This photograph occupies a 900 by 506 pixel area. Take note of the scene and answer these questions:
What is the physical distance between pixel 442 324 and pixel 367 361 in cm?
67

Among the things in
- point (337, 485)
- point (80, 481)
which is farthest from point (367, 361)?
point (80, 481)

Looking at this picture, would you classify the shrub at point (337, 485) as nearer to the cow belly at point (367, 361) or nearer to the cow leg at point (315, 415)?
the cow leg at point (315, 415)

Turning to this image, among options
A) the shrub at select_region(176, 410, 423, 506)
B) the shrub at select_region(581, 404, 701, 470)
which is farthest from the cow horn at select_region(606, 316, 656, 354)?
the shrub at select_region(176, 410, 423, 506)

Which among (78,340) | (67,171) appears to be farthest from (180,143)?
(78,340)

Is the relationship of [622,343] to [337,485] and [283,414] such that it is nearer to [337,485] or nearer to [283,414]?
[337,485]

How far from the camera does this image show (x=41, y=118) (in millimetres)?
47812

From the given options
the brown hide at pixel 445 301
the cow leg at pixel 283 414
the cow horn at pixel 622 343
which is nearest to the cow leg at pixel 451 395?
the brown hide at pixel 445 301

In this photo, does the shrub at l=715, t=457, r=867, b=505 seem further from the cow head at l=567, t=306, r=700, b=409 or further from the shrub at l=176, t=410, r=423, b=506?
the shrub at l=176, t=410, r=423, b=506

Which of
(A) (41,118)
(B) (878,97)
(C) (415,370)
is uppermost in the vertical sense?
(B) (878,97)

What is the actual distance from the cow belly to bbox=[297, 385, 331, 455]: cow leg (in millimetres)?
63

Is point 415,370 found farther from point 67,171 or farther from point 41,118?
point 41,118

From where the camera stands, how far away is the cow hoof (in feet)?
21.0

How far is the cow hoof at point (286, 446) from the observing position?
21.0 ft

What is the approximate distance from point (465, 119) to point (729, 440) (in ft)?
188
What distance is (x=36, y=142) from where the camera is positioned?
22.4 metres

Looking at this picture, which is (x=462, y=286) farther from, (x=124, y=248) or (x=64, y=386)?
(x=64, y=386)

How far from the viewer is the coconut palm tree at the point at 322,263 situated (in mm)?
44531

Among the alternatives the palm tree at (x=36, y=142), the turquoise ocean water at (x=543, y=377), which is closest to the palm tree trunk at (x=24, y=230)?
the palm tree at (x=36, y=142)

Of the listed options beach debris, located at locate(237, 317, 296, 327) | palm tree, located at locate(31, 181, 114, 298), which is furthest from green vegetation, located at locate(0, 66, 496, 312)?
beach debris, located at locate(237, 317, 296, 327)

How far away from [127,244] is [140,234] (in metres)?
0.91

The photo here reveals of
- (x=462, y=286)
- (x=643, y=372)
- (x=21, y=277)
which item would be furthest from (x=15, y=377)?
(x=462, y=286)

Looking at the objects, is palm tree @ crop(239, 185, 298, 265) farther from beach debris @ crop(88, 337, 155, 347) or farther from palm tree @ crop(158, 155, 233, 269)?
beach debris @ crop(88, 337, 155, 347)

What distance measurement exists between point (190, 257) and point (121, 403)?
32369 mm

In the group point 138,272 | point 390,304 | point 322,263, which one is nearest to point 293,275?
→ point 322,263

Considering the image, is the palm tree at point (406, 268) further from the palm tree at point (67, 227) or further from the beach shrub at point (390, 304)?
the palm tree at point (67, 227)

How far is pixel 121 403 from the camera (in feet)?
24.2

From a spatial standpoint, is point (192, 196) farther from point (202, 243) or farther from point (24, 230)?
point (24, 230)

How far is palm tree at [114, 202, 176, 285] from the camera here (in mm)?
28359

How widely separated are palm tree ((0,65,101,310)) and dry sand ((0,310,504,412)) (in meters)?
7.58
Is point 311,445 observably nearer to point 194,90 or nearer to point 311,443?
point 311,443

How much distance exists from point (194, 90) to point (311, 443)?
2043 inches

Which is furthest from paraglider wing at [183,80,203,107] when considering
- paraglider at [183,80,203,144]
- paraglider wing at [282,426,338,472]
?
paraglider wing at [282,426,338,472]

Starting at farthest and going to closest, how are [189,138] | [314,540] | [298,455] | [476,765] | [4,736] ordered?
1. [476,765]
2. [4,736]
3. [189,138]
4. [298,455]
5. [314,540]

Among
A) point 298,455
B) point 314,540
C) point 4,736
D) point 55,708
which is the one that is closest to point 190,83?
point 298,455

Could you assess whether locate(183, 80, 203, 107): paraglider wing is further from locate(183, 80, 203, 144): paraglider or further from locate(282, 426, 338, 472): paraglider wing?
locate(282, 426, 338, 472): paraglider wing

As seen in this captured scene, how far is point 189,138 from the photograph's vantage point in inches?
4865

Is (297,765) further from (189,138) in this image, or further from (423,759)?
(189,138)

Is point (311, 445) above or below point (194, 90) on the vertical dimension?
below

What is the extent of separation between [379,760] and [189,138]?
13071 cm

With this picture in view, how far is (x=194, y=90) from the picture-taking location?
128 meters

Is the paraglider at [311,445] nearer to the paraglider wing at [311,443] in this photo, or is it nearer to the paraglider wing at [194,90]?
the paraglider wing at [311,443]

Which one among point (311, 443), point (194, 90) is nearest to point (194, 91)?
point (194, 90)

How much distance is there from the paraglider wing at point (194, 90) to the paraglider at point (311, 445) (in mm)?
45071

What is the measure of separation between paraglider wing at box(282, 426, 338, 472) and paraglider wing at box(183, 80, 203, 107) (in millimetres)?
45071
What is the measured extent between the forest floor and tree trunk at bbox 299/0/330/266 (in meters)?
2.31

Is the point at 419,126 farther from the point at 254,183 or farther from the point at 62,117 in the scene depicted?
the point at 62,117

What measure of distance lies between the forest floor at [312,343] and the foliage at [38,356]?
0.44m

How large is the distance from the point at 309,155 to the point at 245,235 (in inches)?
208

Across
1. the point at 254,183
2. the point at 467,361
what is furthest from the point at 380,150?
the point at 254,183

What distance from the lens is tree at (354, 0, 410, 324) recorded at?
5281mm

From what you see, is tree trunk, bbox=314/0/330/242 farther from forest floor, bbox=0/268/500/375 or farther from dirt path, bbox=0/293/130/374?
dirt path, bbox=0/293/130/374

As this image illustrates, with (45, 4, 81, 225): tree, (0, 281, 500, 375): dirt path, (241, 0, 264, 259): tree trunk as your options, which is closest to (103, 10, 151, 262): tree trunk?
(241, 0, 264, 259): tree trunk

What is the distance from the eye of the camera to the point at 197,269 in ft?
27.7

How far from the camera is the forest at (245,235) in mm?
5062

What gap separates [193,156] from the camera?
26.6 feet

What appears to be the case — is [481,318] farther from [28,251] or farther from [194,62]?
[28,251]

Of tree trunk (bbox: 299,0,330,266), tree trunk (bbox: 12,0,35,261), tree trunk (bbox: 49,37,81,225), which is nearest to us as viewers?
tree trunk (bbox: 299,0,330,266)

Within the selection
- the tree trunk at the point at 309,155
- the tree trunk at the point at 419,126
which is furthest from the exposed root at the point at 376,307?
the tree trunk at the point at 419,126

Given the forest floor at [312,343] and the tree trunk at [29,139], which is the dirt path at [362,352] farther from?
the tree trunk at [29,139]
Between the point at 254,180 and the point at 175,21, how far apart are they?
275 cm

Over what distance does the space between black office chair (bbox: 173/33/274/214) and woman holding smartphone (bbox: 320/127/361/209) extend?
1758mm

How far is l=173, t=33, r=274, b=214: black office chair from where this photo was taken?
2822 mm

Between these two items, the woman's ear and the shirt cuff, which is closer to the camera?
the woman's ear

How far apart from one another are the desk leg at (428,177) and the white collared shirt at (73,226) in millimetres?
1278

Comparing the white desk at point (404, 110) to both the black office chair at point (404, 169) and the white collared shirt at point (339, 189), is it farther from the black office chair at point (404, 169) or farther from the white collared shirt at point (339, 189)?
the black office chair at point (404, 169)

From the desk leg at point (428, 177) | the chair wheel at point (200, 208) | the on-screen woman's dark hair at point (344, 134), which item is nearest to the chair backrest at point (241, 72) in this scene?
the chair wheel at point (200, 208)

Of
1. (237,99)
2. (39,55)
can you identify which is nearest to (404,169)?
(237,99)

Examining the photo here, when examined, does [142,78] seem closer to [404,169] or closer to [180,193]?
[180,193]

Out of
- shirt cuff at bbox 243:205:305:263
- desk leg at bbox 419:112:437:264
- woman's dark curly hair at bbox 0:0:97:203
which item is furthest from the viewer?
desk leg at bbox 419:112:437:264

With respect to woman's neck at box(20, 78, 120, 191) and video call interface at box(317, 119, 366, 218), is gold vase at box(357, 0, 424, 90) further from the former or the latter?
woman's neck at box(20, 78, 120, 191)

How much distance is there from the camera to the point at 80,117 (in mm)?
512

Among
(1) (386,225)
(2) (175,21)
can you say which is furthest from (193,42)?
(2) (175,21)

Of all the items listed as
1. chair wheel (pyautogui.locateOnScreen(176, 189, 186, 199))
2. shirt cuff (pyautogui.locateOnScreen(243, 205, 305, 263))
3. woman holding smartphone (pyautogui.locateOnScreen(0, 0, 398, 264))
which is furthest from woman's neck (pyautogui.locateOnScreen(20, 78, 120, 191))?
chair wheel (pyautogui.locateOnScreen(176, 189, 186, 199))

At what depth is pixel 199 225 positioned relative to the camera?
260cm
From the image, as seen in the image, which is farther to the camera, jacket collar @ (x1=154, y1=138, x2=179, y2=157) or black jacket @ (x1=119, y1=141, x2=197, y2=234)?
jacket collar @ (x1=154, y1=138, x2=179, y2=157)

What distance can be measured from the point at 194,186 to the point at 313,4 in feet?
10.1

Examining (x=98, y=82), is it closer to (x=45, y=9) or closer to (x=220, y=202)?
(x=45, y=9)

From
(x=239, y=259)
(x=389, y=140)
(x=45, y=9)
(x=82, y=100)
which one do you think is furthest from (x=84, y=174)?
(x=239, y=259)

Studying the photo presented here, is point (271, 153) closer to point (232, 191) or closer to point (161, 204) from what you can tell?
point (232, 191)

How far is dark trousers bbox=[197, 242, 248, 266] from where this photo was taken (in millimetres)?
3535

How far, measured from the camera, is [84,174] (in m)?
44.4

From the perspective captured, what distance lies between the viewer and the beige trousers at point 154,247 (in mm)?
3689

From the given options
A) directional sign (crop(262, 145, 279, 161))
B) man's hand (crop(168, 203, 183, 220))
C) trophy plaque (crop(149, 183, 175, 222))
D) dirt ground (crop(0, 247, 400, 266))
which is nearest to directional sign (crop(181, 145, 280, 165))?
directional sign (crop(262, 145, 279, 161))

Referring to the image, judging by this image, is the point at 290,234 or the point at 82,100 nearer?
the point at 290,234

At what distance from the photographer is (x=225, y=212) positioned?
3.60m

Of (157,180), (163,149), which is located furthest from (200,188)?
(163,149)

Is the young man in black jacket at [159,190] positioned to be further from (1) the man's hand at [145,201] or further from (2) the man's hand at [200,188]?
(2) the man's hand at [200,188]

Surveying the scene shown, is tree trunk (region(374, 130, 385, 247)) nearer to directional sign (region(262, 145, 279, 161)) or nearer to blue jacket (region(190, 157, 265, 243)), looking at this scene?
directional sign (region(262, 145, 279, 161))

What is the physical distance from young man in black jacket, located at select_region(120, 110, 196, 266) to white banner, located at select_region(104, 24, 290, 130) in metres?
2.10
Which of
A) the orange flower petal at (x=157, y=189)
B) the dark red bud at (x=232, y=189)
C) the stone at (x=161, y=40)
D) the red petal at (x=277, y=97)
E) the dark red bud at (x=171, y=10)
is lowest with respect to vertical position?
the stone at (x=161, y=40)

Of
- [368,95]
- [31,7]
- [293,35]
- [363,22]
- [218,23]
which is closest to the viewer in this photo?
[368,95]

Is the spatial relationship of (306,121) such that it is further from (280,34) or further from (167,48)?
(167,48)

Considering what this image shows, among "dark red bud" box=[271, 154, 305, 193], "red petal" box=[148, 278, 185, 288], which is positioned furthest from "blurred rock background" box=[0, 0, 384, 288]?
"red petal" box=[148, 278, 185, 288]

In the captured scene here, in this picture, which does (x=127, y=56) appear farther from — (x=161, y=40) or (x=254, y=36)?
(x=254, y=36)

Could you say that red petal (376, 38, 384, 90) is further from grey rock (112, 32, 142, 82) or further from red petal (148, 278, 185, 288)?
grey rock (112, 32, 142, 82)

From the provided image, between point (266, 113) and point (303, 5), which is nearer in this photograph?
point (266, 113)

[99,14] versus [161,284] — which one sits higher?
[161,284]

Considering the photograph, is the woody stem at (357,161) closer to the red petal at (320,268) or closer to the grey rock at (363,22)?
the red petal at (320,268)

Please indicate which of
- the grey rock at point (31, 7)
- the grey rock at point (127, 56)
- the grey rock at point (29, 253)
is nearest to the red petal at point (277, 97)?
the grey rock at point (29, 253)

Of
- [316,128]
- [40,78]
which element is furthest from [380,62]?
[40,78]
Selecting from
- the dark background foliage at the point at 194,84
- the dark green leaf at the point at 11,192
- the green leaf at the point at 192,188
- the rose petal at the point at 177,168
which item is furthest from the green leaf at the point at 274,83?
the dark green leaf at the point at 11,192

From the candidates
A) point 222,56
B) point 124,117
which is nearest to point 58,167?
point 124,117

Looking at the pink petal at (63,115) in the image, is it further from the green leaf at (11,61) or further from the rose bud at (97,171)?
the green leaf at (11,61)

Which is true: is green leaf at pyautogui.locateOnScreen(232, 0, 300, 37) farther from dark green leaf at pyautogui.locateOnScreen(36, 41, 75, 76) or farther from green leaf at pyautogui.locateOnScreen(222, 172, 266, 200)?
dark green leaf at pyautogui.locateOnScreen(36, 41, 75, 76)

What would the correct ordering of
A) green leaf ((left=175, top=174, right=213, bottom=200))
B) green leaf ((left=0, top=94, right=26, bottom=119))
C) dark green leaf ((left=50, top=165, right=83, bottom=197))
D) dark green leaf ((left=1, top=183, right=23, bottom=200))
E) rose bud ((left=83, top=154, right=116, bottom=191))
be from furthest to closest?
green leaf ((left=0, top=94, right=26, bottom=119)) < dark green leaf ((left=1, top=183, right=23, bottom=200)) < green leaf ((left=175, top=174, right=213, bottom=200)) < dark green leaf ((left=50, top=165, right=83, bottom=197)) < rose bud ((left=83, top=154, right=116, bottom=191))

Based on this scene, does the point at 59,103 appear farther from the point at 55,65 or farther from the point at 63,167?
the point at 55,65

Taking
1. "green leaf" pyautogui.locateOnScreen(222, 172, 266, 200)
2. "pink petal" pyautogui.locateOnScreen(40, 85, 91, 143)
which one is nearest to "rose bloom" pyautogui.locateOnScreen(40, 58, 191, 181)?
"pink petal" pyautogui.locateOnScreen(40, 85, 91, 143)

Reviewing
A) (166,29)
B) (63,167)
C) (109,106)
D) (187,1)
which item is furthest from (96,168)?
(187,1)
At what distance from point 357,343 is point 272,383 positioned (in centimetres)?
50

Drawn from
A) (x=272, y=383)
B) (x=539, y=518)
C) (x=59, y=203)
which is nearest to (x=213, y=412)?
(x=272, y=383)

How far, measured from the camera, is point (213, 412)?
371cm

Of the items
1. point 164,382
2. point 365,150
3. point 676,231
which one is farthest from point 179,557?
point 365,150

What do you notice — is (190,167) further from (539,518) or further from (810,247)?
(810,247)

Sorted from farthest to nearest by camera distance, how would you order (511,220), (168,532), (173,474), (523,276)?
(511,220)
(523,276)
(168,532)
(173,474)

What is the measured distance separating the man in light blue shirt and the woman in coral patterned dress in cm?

━━━━━━━━━━━━━━━━━━━━━━━━━━━━━━

#### The exercise
Only the lines from the one containing "At what distance from point" to the end of the listing belong in the output, each reproduced exactly.

#### Solution
At what distance from point 357,343 is point 272,383 positioned (in centimetres)?
50

Drawn from
A) (x=272, y=383)
B) (x=539, y=518)
C) (x=59, y=203)
which is nearest to (x=213, y=412)?
(x=272, y=383)

How far, measured from the camera, is point (213, 412)?
371cm

Of the items
1. point 164,382
2. point 365,150
3. point 676,231
which one is farthest from point 179,557?
point 365,150

What do you notice — is (190,167) further from (539,518) or further from (810,247)?
(810,247)

Sorted from farthest to nearest by camera distance, how would you order (511,220), (168,532), (173,474), (523,276)?
(511,220)
(523,276)
(168,532)
(173,474)

What is the measured distance separating the man in light blue shirt and the woman in coral patterned dress in cm?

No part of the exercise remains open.